I saw Million Dollar Baby over the weekend, and I am even more deeply convinced that when Eastwood is on he is formidable. But let me begin by damning with faint praise: Clint Eastwood is an earnest filmmaker. I'm still letting Wordsworth run around in my head as I consider Eastwood's flashes of brilliance combined with simple surfaces, all of it lovingly photographed and acted, eminently sustainable while the film runs, but sometimes too direct, almost bland in its forthright posture. The process of training Maggie Fitzgerald (Hilary Swank) is a case in point: the old grouch, Eastwood's Frankie Dunn, reluctantly allows Maggie to his inner circle, but not until she impresses everyone else, the audience most of all, with her pluck and yearning. In all seriousness, and I mean this as a compliment, I am reminded of Richard Gere's Zack Mayo in An Officer and a Gentleman (1982). Am I the only one still moved--against my will--by his admission, "I got nowhere else to go!"? Maybe I am; I checked, and the moment is not recorded on the Internet Movie Database's page of "memorable quotes" for the movie. Maggie, like Zack, comes from a white trash hell--Zack's relationship with his father, played by Robert Loggia with his usual ferocity (and I really must do something on Loggia some day), mirrors Maggie's encounters with a family whose troubles come "by the pound"--and we know, as does Morgan Freeman's Eddie "Scrap-Iron" Dupris, that Maggie must find her father, just as Zack found his father in Louis Gossett Jr.'s Sgt. Foley--and Dunn must in turn find his daughter, lost to him by an unnamed sin.

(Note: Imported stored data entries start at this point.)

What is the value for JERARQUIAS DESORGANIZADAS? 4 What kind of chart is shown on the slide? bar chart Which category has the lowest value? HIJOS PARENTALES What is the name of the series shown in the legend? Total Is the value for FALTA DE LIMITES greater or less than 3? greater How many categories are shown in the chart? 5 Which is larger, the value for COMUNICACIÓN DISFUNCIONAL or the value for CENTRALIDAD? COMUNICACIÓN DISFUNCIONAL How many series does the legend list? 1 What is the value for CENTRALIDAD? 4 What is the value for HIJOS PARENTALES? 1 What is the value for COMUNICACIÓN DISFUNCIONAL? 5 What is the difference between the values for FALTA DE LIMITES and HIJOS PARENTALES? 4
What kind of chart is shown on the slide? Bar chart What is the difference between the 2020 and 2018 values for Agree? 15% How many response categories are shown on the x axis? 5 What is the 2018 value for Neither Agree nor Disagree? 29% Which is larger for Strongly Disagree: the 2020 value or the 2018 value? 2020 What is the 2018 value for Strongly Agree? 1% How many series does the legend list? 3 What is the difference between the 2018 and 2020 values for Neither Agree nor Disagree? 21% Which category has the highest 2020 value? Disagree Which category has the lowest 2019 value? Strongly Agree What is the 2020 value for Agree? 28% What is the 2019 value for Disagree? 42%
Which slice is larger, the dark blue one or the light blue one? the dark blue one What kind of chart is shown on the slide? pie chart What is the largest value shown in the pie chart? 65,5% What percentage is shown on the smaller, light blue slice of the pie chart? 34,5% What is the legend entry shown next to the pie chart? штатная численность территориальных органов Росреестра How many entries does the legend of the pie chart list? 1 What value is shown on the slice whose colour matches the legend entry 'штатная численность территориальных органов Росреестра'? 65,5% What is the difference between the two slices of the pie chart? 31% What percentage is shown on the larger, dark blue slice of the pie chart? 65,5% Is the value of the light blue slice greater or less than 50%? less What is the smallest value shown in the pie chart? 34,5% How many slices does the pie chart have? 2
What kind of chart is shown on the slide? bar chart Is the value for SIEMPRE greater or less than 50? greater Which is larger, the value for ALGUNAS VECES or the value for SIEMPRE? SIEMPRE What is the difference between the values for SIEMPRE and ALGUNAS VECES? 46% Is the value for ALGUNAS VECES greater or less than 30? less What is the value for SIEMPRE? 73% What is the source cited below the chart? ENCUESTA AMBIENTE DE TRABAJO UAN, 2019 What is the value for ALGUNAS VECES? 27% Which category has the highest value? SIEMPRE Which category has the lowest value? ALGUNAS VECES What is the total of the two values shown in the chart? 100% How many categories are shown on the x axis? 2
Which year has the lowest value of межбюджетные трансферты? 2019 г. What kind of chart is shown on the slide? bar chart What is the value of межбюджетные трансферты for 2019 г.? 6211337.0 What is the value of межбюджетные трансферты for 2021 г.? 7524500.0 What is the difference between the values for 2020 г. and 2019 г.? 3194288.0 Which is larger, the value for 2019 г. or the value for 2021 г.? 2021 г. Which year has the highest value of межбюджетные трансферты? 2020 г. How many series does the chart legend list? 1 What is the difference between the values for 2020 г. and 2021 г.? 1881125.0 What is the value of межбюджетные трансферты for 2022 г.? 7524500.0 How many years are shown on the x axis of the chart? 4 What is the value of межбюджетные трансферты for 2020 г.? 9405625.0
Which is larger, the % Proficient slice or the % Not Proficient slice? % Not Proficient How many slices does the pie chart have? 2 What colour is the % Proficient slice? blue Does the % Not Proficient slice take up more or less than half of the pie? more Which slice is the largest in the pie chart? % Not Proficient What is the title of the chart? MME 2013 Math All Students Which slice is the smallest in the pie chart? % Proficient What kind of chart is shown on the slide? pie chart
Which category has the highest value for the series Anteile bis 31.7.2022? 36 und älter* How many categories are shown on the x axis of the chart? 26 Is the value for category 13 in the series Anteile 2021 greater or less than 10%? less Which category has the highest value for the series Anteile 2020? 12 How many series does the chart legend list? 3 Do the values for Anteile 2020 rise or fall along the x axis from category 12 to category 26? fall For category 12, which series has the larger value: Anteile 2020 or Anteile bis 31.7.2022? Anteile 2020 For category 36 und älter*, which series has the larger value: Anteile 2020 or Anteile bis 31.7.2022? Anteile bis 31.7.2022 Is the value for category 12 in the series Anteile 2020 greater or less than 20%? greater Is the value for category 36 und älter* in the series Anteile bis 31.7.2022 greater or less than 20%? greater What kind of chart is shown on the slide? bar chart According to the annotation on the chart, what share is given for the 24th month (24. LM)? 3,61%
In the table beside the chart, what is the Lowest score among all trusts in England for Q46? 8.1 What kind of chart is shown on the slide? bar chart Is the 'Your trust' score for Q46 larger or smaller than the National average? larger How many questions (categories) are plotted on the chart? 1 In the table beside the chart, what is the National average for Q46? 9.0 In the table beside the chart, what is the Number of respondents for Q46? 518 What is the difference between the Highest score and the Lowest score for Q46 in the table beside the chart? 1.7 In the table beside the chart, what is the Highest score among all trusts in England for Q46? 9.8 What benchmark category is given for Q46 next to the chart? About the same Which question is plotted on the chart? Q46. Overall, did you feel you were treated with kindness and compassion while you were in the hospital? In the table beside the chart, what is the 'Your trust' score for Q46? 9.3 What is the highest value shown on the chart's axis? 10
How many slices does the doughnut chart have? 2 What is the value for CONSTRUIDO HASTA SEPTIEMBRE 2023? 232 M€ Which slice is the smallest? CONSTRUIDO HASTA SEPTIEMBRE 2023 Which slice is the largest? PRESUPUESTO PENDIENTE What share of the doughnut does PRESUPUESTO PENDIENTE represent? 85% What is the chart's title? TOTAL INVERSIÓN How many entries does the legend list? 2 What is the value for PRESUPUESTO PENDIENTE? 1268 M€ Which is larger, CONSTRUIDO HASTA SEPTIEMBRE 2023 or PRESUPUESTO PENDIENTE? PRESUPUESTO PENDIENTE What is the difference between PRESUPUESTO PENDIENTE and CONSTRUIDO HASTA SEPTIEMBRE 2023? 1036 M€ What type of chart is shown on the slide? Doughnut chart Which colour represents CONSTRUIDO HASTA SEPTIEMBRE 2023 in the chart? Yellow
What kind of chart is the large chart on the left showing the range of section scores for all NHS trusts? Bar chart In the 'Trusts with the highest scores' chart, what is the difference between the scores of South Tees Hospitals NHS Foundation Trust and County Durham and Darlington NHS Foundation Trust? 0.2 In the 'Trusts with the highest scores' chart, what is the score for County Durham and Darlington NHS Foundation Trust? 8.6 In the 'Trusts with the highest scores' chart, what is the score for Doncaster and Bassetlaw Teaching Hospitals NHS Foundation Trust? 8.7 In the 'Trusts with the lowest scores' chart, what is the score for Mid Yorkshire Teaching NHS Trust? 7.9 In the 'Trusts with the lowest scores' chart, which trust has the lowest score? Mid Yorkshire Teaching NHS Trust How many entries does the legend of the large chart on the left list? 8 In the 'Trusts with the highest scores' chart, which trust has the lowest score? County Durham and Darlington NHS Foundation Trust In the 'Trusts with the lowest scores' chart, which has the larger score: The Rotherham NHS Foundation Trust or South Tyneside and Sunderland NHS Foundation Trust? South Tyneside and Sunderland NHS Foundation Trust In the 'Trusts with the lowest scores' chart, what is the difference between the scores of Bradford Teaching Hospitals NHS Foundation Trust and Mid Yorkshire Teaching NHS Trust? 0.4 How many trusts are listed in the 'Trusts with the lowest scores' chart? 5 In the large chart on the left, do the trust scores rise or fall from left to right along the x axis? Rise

This is good stuff, but formulaic, and watching it I could feel Eastwood demand I feel for Maggie in certain ways, especially because her only early ally is Dupris, in a patented performance by Morgan Freeman, whose range may not be broad, but always pitch-perfect, and as reassuring as a loving God. Eastwood knew this in Unforgiven (1992), and boy-howdy he still does. Freeman allows us to accept Maggie as more than another oddball wannabe, some non-developmentally disabled version of Jay Baruchel's "Danger" Barch. We believe in her, and know Dunn's conversion is only a matter of time.

But of course Million Dollar Baby is not just another boxing picture with a father-finds-surrogate-daughter slant--although in many ways it is simply that. But, again, Eastwood is serious about something here, and as his and Swank's performances sink deeper into the material, as they draw us into their fears and hopes, the formula is transcended, broken, and reconfigured. Of course, I'm referring to Dunn's religious convictions, as tortured as Gerard Manley Hopkins', who at one point in his "terrible sonnets" exclaims, "I lay wrestling with (my God!) my God." And gosh, as long as it's Poets' Day, I wonder whether Frankie Dunn is John Donne, needing to find himself asserting that "no man is an island"? I'll let that go, but Frankie's faith, as sardonic as it is, still runs deep; and this provides the second tier: Dunn's decision in light of Maggie's suffering to play a role in her death. I would argue that Frankie's priest is correct: He warns Dunn that doing what he plans will destroy him; he will be lost to himself, if not to God. This becomes his sacrifice for Maggie.

So Dunn loses himself for Maggie's sake. That sounds dangerously like it might lead to a Deep Thought, and I think it does, raising the movie to a moral height I haven't seen in a while. And Eastwood forces us to stay eyes wide open despite the height. Keep in mind that the evil German boxer disappears; Eastwood refuses to give us the facile satisfaction of "seeing Justice done." Instead, he manages to make a statement that stands at the center of my own faith: We may seek justice, but what we really need is mercy. Furthermore, as Dunn's priest says, even if you leave out Heaven and Hell, even if you leave out God, some things remain true, such as the fact that the steady heart of sacrifice beats without thought of reward. So in the end the movie is simple and terrible, beautiful in its insistence that Dunn may have done something wrong, but it was still a moral decision, mysterious, hidden from our partial understanding, led relentlessly by mercy and the need to atone.